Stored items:
::::::::::
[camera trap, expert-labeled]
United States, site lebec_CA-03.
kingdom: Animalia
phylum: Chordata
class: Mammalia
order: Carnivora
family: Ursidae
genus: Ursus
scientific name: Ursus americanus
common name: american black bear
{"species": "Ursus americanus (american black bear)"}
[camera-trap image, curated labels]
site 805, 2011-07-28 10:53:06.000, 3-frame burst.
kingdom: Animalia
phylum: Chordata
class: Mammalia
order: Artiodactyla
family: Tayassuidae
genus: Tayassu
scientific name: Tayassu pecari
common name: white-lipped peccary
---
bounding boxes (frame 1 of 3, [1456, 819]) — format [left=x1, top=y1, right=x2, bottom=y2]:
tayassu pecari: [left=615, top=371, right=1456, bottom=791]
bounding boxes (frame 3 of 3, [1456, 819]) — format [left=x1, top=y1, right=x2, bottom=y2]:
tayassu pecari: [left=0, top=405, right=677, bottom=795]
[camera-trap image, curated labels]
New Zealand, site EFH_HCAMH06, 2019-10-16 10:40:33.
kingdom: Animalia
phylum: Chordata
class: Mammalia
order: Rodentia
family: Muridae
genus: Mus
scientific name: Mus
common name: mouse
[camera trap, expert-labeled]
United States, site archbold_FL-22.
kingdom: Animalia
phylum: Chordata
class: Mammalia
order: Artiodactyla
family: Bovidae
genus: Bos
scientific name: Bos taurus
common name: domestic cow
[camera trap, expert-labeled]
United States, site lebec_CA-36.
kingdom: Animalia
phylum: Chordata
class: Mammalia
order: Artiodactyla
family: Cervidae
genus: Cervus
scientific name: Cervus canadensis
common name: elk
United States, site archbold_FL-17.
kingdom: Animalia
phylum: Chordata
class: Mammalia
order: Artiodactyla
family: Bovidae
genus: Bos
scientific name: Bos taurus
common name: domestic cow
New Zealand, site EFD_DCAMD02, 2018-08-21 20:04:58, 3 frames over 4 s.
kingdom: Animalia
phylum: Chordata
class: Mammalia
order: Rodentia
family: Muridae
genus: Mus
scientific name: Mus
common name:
::::::::::
Directions for this task: Output the complete set of records word for word.

Result:
[camera trap, expert-labeled]
United States, site lebec_CA-03.
kingdom: Animalia
phylum: Chordata
class: Mammalia
order: Carnivora
family: Ursidae
genus: Ursus
scientific name: Ursus americanus
common name: american black bear
{"species": "Ursus americanus (american black bear)"}
[camera-trap image, curated labels]
site 805, 2011-07-28 10:53:06.000, 3-frame burst.
kingdom: Animalia
phylum: Chordata
class: Mammalia
order: Artiodactyla
family: Tayassuidae
genus: Tayassu
scientific name: Tayassu pecari
common name: white-lipped peccary
---
bounding boxes (frame 1 of 3, [1456, 819]) — format [left=x1, top=y1, right=x2, bottom=y2]:
tayassu pecari: [left=615, top=371, right=1456, bottom=791]
bounding boxes (frame 3 of 3, [1456, 819]) — format [left=x1, top=y1, right=x2, bottom=y2]:
tayassu pecari: [left=0, top=405, right=677, bottom=795]
[camera-trap image, curated labels]
New Zealand, site EFH_HCAMH06, 2019-10-16 10:40:33.
kingdom: Animalia
phylum: Chordata
class: Mammalia
order: Rodentia
family: Muridae
genus: Mus
scientific name: Mus
common name: mouse
[camera trap, expert-labeled]
United States, site archbold_FL-22.
kingdom: Animalia
phylum: Chordata
class: Mammalia
order: Artiodactyla
family: Bovidae
genus: Bos
scientific name: Bos taurus
common name: domestic cow
[camera trap, expert-labeled]
United States, site lebec_CA-36.
kingdom: Animalia
phylum: Chordata
class: Mammalia
order: Artiodactyla
family: Cervidae
genus: Cervus
scientific name: Cervus canadensis
common name: elk
United States, site archbold_FL-17.
kingdom: Animalia
phylum: Chordata
class: Mammalia
order: Artiodactyla
family: Bovidae
genus: Bos
scientific name: Bos taurus
common name: domestic cow
New Zealand, site EFD_DCAMD02, 2018-08-21 20:04:58, 3 frames over 4 s.
kingdom: Animalia
phylum: Chordata
class: Mammalia
order: Rodentia
family: Muridae
genus: Mus
scientific name: Mus
common name:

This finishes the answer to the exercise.